→ **ACTIVITY**
Reproduce every line of the data below word for word, but leave the pictures out.
[[ DATA FOR THE TASK, beginning ]]
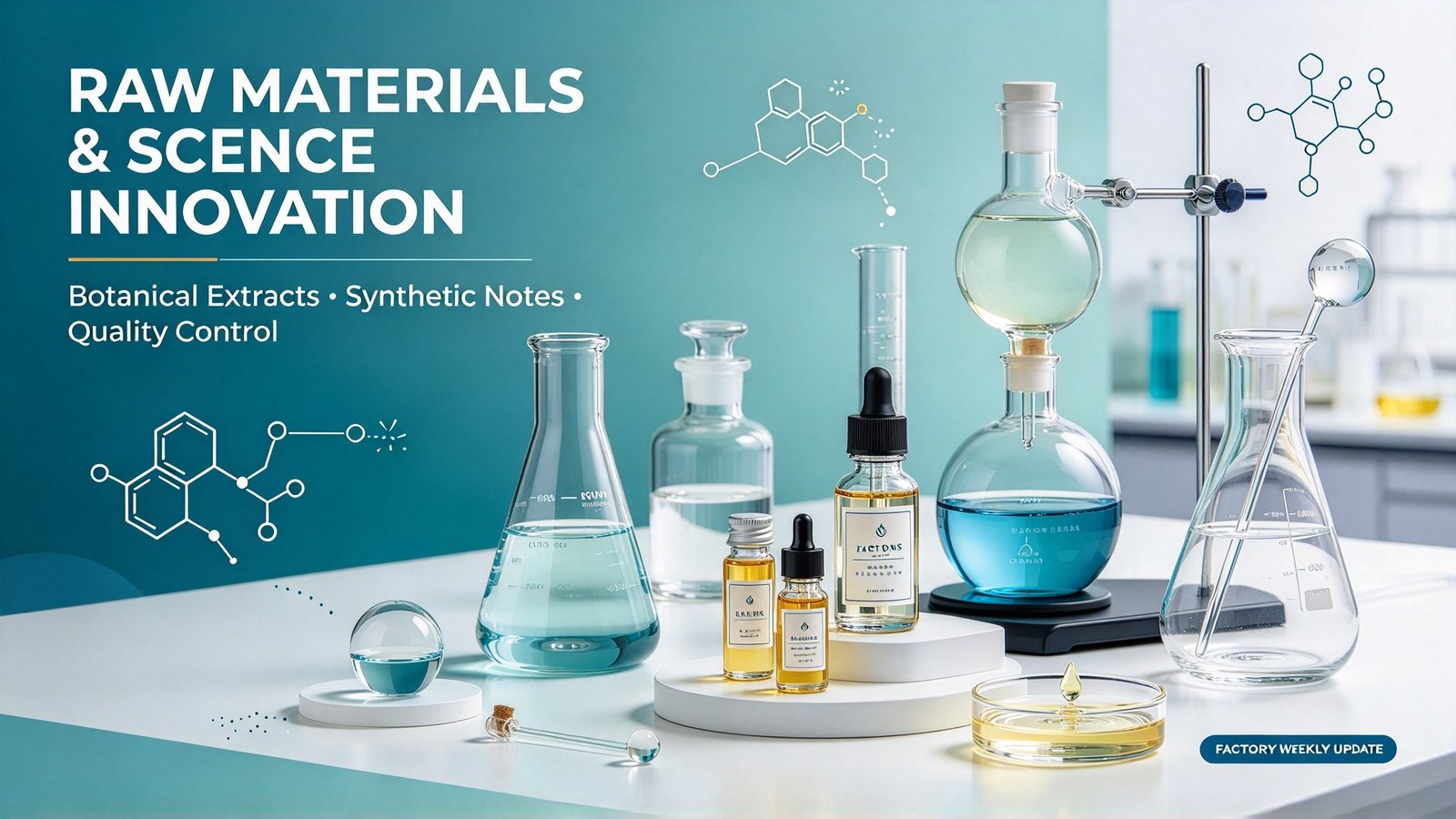 Eau de Toilette Trends for Wholesalers: An Explainer in 2026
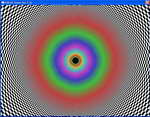 HQ2x_s.jpg (4977 bytes)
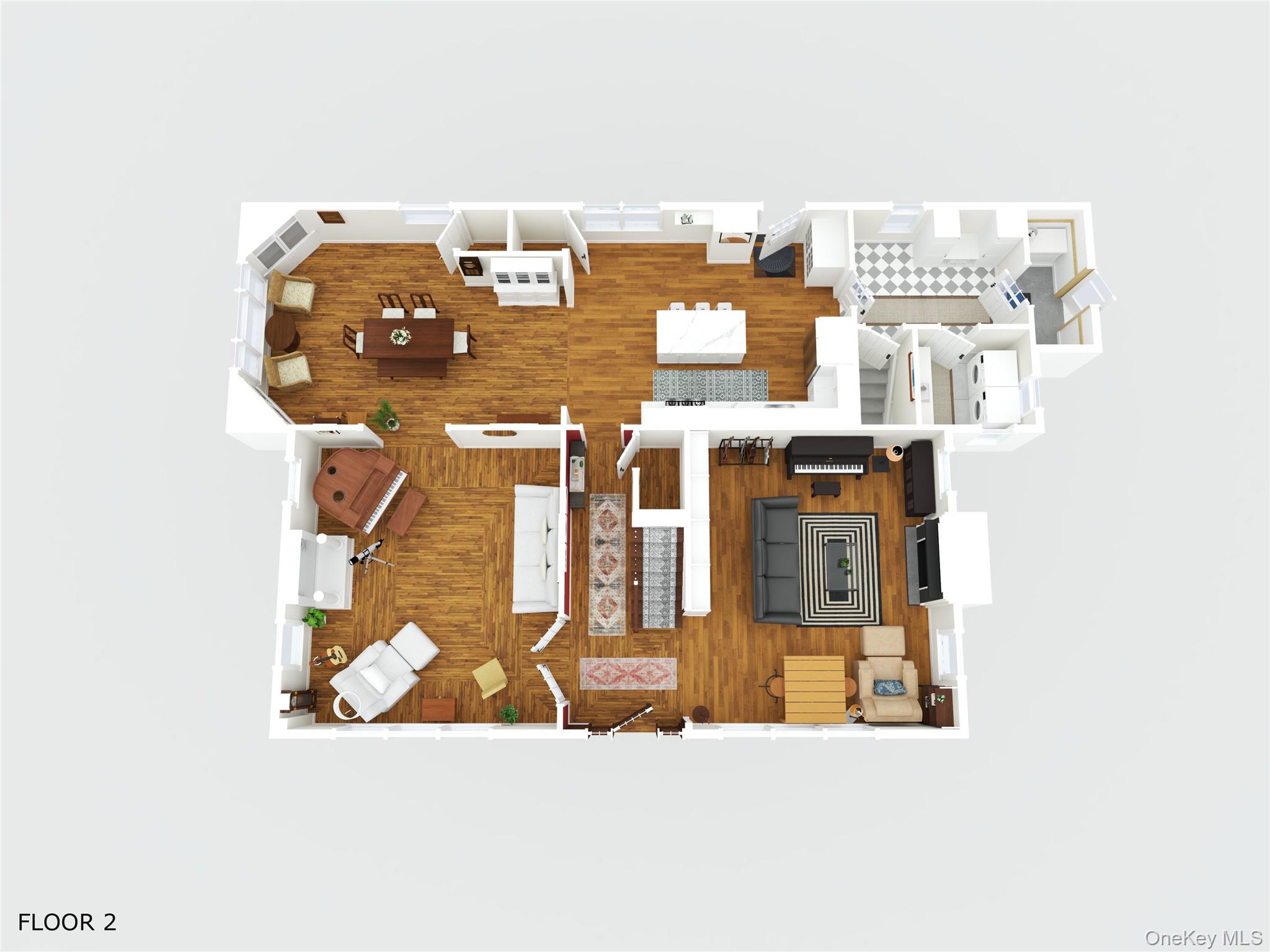 30 Old Post Road North Red Hook, NY 12571 - Photo 39 of 39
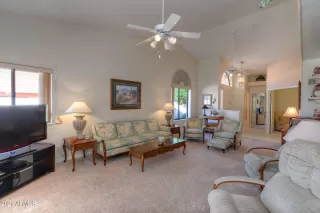 Photo #2: 6231184 Listing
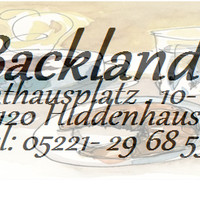 Backland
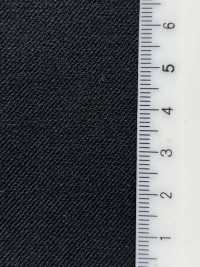 16408 T/C CONFORT STRETCH[Fabrication De Textile] SASAKISELLM Sous-photo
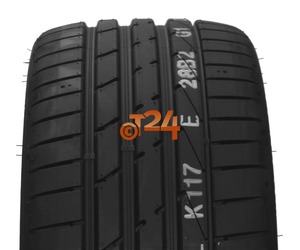acheter-pneus-hankook-255-45-19-ete-245822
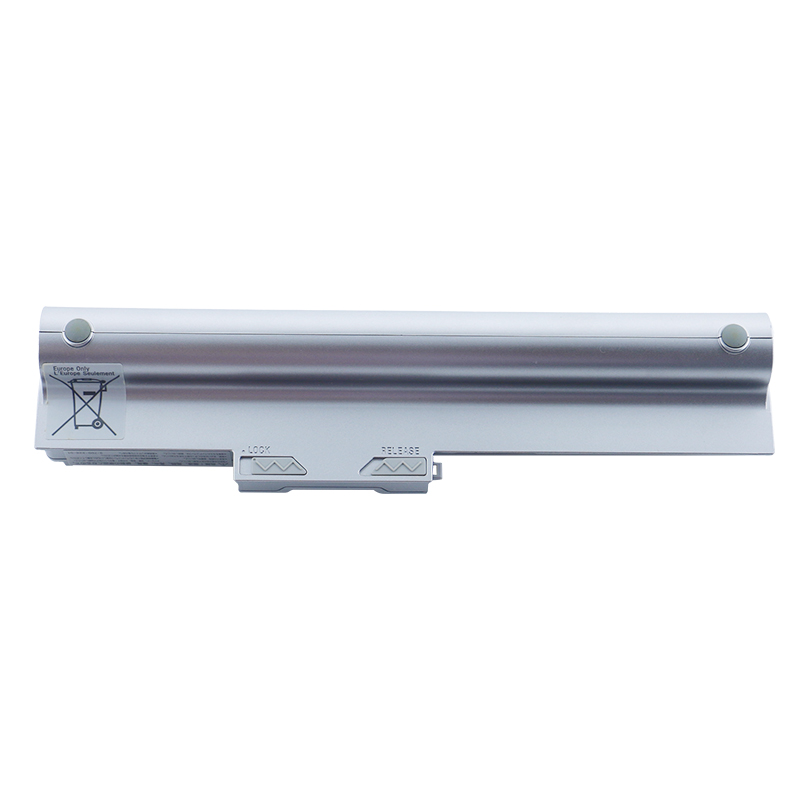  VGN-Z15 Z12 Z11 Z13 Z21 Z25 Z26 Z27 Z29 Z35 Z36 Z37 Z39 Z46 Z48 VGP-BPL12 BPS12 ʼǱ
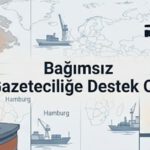 HamburgHaber’e Kimler, Neden Destek Olmalı?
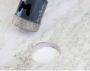 Bilde av Montolit diamantbor FSBH 20 mm for vinkelsliper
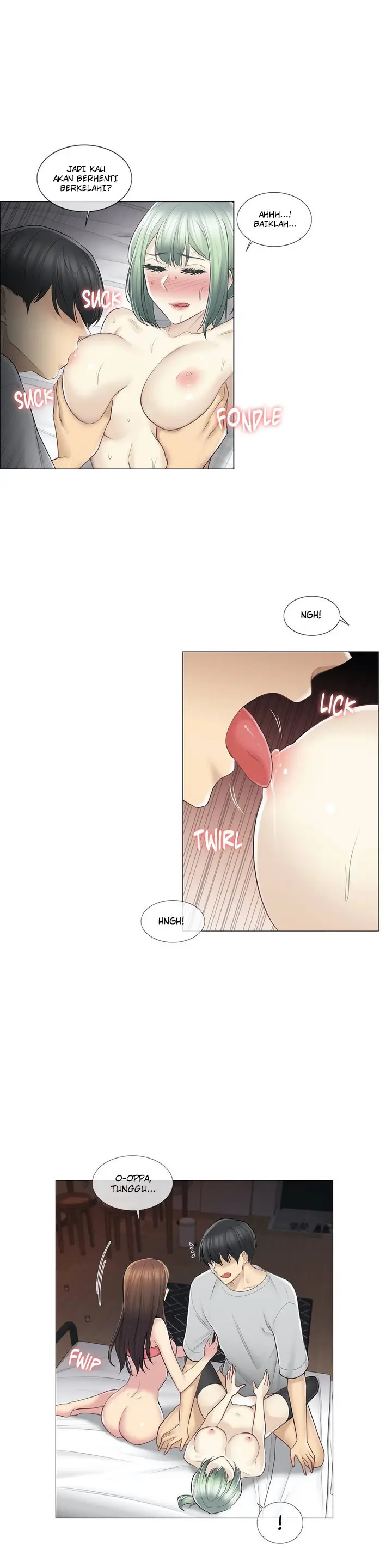 image-komik-touch-to-unlock-chapter-56-12/36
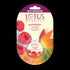 Lotus Lip Balm Raspberry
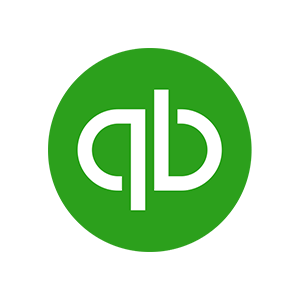 logo-qbo.png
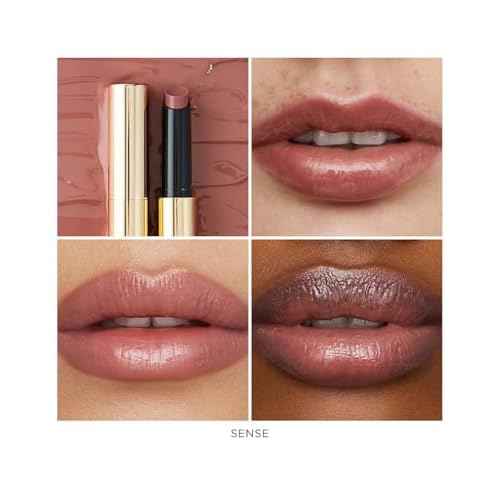 Hourglass Phantom Volumizing Glossy Balm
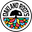 Oakland Roots - Usa Usl 32217 Live Score Today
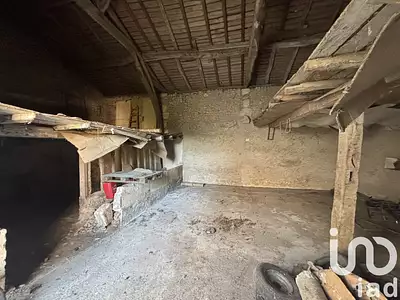 Maison, 81 m²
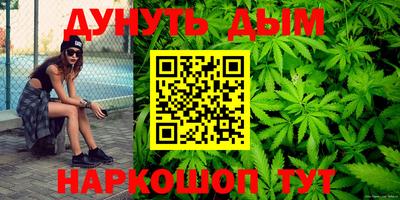 не бодяженный Аргун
[[ DATA FOR THE TASK, end ]]
→ **RESPONSE BOX**
 Eau de Toilette Trends for Wholesalers: An Explainer in 2026
 HQ2x_s.jpg (4977 bytes)
 30 Old Post Road North Red Hook, NY 12571 - Photo 39 of 39
 Photo #2: 6231184 Listing
 Backland
 16408 T/C CONFORT STRETCH[Fabrication De Textile] SASAKISELLM Sous-photo
acheter-pneus-hankook-255-45-19-ete-245822
  VGN-Z15 Z12 Z11 Z13 Z21 Z25 Z26 Z27 Z29 Z35 Z36 Z37 Z39 Z46 Z48 VGP-BPL12 BPS12 ʼǱ
 HamburgHaber’e Kimler, Neden Destek Olmalı?
 Bilde av Montolit diamantbor FSBH 20 mm for vinkelsliper
 image-komik-touch-to-unlock-chapter-56-12/36
 Lotus Lip Balm Raspberry
 logo-qbo.png
 Hourglass Phantom Volumizing Glossy Balm
 Oakland Roots - Usa Usl 32217 Live Score Today
 Maison, 81 m²
 не бодяженный Аргун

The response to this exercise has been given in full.